A lawsuit filed by Chappaquiddick residents opposing a 115-foot AT&T cellular tower on Chappy was dismissed by Land Court judge Howard Speicher last week, concluding a complicated, yearslong legal battle.
A year following the review and approval of the cell tower by the Martha’s Vineyard Commission in 2017, Chappy property owners Dana and Robert Strayton sued the regional planning agency, citing the tower’s potential adverse impacts to themselves and other abutters.
The AT&T tower proposal came after a temporary 84-foot tower (WISP tower) had been operational on mvWIFI property to provide Chappy residents with wireless, high-speed internet access.

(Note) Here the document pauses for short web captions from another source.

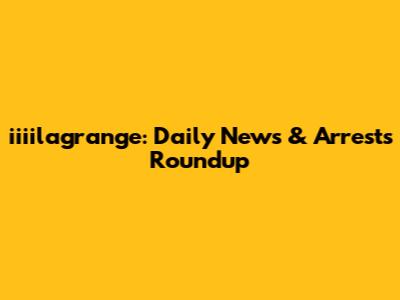 iiiilagrange: Daily News & Arrests Roundup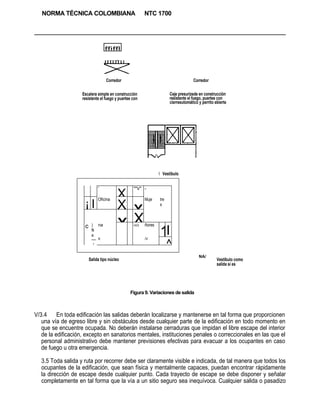 NORMA TÉCNICA COLOMBIANA                             NTC 1700




                                  ffiffl



                                   Corredor                                         Corredor

                    Escalera simple en construcción                   Ceje presurizede en construcción
                    resistente el fuego y puertee con                 resistente el fuego, puertee con
                                                                      cierreeutomático y perrito ebierte




                                                                 Vestíbulo


                              '                   ""V" -

                              Oficina
                                          X             Muje    tre
                     ¡I                   X       x             s



                     c    ) na            x       X     ñores

                                                                1I
                                                  HOÍ
                          fk
                          a
                          — X                           /V
                           /                                          ^
                                                                                       NA/
                         Salida tipo núcleo                                                       Vestíbulo como
                                                                                                  salida sí es




                                                Figura 9. Variaciones de salida



V/3.4     En toda edificación las salidas deberán localizarse y mantenerse en tal forma que proporcionen
   una vía de egreso libre y sin obstáculos desde cualquier parte de la edificación en todo momento en
   que se encuentre ocupada. No deberán instalarse cerraduras que impidan el libre escape del interior
   de la edificación, excepto en sanatorios mentales, instituciones penales o correccionales en las que el
   personal administrativo debe mantener previsiones efectivas para evacuar a los ocupantes en caso
   de fuego u otra emergencia.

  3.5 Toda salida y ruta por recorrer debe ser claramente visible e indicada, de tal manera que todos los
  ocupantes de la edificación, que sean física y mentalmente capaces, puedan encontrar rápidamente
  la dirección de escape desde cualquier punto. Cada trayecto de escape se debe disponer y señalar
  completamente en tal forma que la vía a un sitio seguro sea inequívoca. Cualquier salida o pasadizo
 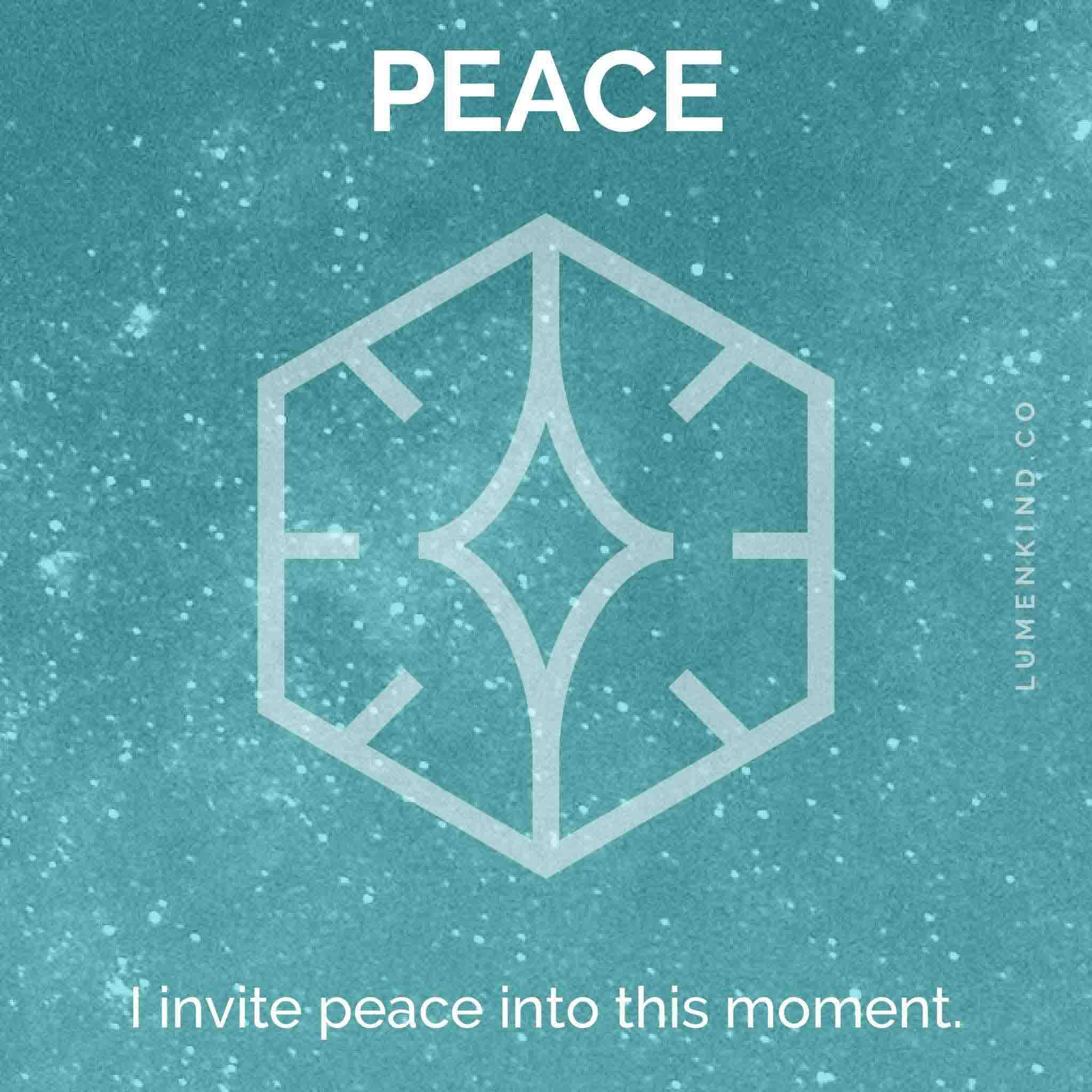 The suggested intention is PEACE. I invite peace into this moment.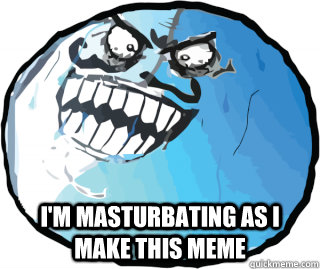  I'm masturbating as I make this meme -  I'm masturbating as I make this meme  I lied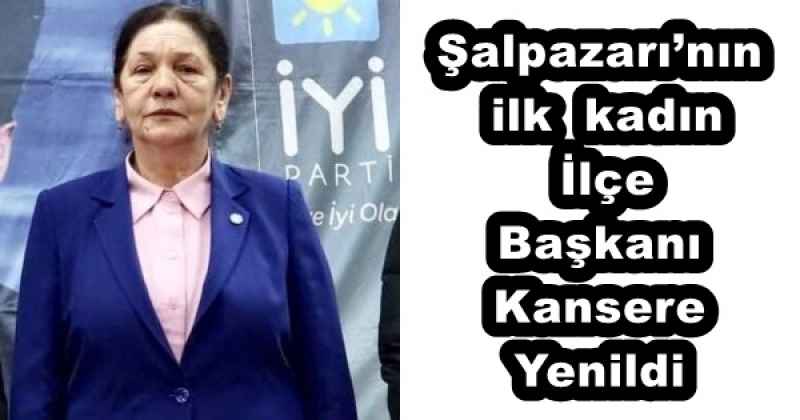 Şalpazarı’nın ilk  kadın  İlçe Başkanı Kansere Yenildi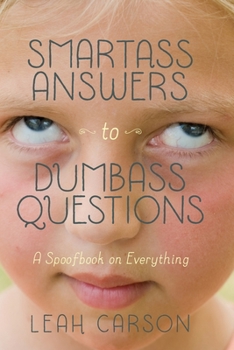 Paperback Smartass Answers to Dumbass Questions: A Spoofbook on Everything Book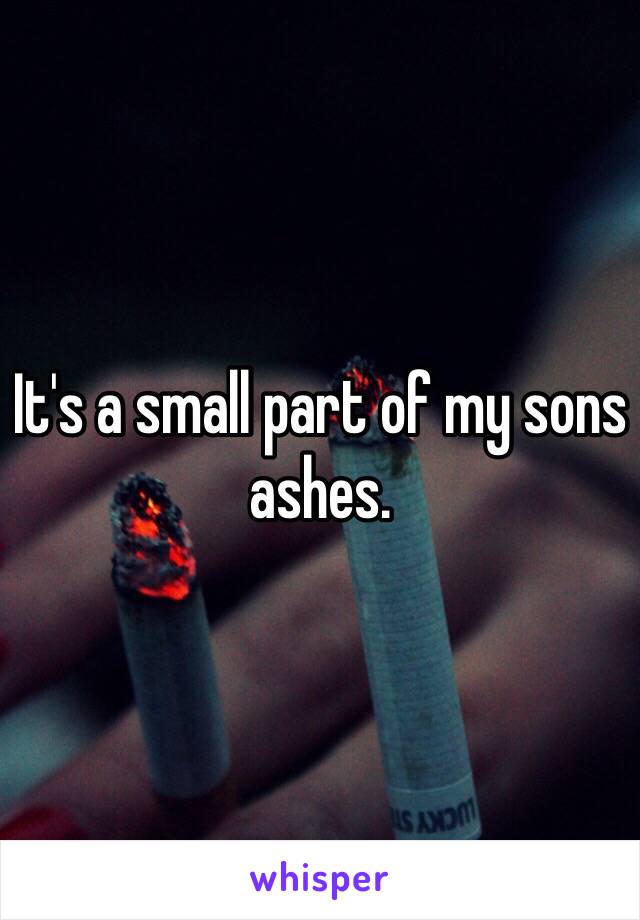 It's a small part of my sons ashes.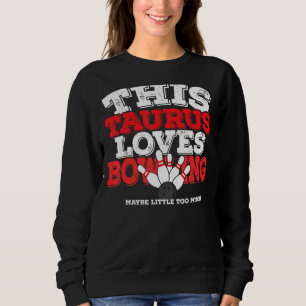Sweatshirt Horoscope SIGNE Zodiaque Taurus aime Bowling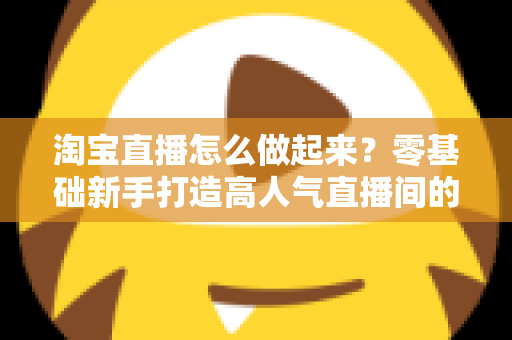 淘宝直播怎么做起来?零基础新手打造高人气直播间的全流程实战指南 淘宝直播怎么做起来?零基础新手打造高人气直播间的全流程实战指南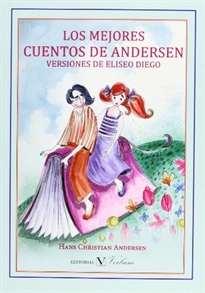 Portada del libro Los mejores cuentos de Andersen: versiones de Eliseo Diego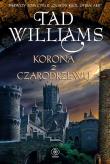 Ostatni król Osten Ard T.1 Korona z czarodrzewu. Autor: Tad Williams. Dadada.pl Okładka książki Ostatni król Osten Ard T.1 Korona z czarodrzewu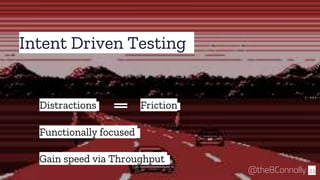 Intent Driven Testing
21@theBConnolly
Distractions Friction
Gain speed via Throughput
Functionally focused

The mvWIFI property, owned by Chappy resident Robert Fynbo, was later slated to become the home for the AT&T tower.
That case, which named the MVC, AT&T, mvWIFI, and Fynbo as defendants, underwent a lengthy bench trial in Dukes County Superior Court in 2020, ultimately resulting in a dismissal in 2021. A subsequent filing with the Massachusetts Court of Appeals affirmed that decision.
A second suit, filed concurrently by the Straytons against the town of Edgartown and its zoning board of appeals, among others, has also been dismissed, upholding the original Superior Court decision from 2021.
On Jan. 25, Judge Speicher ordered his judgment, which follows the latest complaint, this time against the Edgartown planning board for granting a special permit for the tower’s construction.
Per his written decision, Speicher decided “the court had adjudicated or dismissed all claims by all parties” involved in the case, and ruled that the court “dispose of this entire case.”